Fragmento
┏━━
EL VALOR DE LA EXPERIENCIA

Cuando el devenir de la vida ha trazado huellas en nosotros, cuando los sucesos dejaron de ser hechos aislados y pasaron a constituirse en una constelación de vivencias con sentido, allí estamos entrando en el terreno de lo experiencial.

A lo largo de la historia de la humanidad de muchas y múltiples maneras se ha herido en nosotros la capacidad de experimentar. Nuestra humanidad tan compleja en su esencia suele tender a disociarse y a vivir fragmentariamente la vida. Hoy la sociedad de la imagen y el impulso al narcisismo. Antes, los diferentes y diversos racionalismos. Hoy como ayer, estas tendencias cercenan nuestra capacidad de experimentar la realidad de una manera unificada y totalizante.

¿De qué hablamos cuando hablamos de experiencia?

El cientificismo del siglo XX nos ha inducido a asociar experiencia con hechos biológicos, ensayos de laboratorio y control de variables. No hablamos de eso.
┗━━
Los datos
┏━━
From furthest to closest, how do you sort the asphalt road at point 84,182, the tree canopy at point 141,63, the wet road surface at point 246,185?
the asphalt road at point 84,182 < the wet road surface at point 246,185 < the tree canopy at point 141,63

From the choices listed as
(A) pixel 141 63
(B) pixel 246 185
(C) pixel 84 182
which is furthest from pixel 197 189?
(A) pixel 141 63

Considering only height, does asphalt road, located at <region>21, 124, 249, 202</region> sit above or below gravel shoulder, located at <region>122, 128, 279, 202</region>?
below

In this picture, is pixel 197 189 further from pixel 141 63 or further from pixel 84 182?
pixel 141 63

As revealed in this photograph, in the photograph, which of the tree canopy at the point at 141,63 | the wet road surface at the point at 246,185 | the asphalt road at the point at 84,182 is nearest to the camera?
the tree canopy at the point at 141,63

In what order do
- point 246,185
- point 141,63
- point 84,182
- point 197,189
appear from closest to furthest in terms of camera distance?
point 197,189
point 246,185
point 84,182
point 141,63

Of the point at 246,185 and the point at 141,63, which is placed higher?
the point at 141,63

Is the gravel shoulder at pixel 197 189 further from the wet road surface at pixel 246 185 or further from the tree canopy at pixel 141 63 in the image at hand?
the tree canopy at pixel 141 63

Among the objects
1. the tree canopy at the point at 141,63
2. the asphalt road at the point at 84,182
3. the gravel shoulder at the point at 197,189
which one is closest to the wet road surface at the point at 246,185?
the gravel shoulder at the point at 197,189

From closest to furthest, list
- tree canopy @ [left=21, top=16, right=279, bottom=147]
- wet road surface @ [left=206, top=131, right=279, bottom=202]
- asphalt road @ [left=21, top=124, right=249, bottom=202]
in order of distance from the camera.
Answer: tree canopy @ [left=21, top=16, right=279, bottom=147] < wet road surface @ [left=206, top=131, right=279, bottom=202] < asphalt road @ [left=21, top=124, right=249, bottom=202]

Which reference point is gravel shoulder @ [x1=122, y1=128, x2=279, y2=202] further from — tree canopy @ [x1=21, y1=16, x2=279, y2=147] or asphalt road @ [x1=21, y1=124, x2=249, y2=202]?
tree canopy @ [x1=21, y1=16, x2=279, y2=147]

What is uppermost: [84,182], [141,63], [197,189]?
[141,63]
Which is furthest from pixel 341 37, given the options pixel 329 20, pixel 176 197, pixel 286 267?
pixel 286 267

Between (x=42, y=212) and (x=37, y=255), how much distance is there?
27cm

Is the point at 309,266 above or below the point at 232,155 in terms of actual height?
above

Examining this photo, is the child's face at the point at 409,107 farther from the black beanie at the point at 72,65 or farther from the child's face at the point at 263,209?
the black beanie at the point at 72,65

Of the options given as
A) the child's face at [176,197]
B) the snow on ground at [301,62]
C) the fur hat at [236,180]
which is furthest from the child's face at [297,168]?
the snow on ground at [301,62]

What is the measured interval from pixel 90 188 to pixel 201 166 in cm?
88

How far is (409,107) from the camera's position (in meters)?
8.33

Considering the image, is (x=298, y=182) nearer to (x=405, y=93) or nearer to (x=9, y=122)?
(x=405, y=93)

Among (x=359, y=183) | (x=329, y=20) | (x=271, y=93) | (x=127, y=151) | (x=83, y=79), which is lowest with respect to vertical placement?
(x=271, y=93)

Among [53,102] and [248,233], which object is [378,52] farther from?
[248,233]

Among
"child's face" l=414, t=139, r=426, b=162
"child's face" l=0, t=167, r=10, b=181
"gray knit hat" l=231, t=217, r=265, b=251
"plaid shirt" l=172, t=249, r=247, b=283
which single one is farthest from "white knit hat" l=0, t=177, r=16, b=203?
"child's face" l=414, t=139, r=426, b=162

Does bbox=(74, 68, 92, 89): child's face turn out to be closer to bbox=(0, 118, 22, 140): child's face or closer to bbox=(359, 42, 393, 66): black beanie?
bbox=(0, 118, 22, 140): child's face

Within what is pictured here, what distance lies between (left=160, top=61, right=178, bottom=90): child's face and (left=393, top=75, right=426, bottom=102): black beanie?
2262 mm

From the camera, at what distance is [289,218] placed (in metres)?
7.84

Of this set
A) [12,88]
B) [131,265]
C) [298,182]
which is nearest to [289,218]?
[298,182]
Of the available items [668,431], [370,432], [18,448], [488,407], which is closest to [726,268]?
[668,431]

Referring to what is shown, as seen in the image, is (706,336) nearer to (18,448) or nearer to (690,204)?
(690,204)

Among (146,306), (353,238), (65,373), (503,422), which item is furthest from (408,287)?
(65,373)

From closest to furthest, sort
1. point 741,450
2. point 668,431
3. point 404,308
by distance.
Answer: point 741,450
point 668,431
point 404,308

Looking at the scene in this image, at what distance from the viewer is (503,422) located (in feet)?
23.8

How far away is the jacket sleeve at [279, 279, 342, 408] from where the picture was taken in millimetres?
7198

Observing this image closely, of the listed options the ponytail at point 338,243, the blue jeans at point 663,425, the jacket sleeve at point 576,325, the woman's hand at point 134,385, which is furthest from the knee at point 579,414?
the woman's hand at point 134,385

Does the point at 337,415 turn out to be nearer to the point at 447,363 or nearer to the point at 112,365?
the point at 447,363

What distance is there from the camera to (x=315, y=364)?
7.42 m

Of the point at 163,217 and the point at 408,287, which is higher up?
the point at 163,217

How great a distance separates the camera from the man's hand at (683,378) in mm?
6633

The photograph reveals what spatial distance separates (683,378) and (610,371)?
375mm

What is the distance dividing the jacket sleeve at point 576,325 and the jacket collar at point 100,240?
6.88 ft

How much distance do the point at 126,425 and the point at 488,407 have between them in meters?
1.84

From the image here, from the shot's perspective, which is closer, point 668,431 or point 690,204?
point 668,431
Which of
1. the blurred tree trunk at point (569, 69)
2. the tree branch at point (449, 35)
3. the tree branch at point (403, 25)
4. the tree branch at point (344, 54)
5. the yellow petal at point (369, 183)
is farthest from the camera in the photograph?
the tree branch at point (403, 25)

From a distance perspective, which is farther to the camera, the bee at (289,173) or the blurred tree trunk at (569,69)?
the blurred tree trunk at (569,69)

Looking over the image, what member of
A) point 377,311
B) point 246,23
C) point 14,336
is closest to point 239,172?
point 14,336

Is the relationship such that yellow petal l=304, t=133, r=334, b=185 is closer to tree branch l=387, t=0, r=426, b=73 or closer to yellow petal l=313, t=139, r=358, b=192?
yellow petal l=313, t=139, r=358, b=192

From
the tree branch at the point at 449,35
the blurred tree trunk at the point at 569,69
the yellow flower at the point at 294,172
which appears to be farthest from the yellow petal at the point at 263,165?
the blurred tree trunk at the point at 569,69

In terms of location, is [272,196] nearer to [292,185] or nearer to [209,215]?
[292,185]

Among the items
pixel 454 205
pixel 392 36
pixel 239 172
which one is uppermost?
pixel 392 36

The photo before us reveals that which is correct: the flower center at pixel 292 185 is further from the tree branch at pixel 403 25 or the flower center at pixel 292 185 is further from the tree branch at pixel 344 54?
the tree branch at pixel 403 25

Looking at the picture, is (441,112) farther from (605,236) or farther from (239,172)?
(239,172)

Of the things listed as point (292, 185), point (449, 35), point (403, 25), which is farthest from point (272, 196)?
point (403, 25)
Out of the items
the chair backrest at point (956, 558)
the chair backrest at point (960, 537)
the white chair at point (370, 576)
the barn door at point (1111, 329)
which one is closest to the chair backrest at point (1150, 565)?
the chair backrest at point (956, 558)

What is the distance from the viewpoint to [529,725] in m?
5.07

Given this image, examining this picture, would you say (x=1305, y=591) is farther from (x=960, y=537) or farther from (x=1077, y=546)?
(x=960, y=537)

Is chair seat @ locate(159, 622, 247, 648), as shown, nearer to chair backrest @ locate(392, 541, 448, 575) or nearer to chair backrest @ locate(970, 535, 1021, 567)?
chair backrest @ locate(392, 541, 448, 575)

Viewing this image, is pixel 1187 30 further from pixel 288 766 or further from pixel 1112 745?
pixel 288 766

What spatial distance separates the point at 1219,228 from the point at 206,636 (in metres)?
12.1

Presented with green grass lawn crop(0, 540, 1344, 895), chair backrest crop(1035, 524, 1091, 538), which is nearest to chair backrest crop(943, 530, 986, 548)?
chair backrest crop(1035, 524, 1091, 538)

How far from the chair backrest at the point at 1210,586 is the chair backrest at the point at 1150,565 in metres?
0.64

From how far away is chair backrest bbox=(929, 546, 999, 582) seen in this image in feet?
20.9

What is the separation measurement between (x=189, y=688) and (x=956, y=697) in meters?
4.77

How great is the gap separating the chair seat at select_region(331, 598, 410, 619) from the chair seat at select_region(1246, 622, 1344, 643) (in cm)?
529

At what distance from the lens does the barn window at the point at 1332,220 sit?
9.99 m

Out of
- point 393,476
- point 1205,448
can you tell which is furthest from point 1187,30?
┗━━
Tareas a realizar
1. Reproduce sin ningún cambio las filas de los datos que van desde la que contiene "What spatial distance separates the" hasta la última fila, ambas incluidas.
2. Prolonga el fragmento sobre el valor de la experiencia a partir de su última oración.

Respuestas del ejercicio
1.
What spatial distance separates the point at 1219,228 from the point at 206,636 (in metres)?
12.1

Presented with green grass lawn crop(0, 540, 1344, 895), chair backrest crop(1035, 524, 1091, 538), which is nearest to chair backrest crop(943, 530, 986, 548)?
chair backrest crop(1035, 524, 1091, 538)

How far from the chair backrest at the point at 1210,586 is the chair backrest at the point at 1150,565 in metres?
0.64

From how far away is chair backrest bbox=(929, 546, 999, 582) seen in this image in feet?
20.9

What is the separation measurement between (x=189, y=688) and (x=956, y=697) in meters?
4.77

How great is the gap separating the chair seat at select_region(331, 598, 410, 619) from the chair seat at select_region(1246, 622, 1344, 643) (in cm)?
529

At what distance from the lens does the barn window at the point at 1332,220 sit?
9.99 m

Out of
- point 393,476
- point 1205,448
can you tell which is furthest from point 1187,30?

2.
Es la capacidad humana de vivenciar lo cotidiano de una manera distinta al solo discurrir y transitar automáticamente por la vida. Tiene que ver con el gozo interior, que no siempre es placer. Es cuando podemos hacer el ejercicio de abrir nuestro ser a la sublime experiencia de conectar en lo profundo con aquello que estamos siendo y haciendo. Es poder ver más allá de lo que fácticamente estoy viendo, y poder autopercibir lo que esa visión me produce. Cómo mi cuerpo y todo mi ser se modifican ante ese hecho. Es que cuando yo amo, todo mi ser debería poder experimentar el amor: cada miembro, cada poro, deberían percibir lo que estoy viviendo. Cuando experimento una alegría, es sano que todo mi ser se goce por ello.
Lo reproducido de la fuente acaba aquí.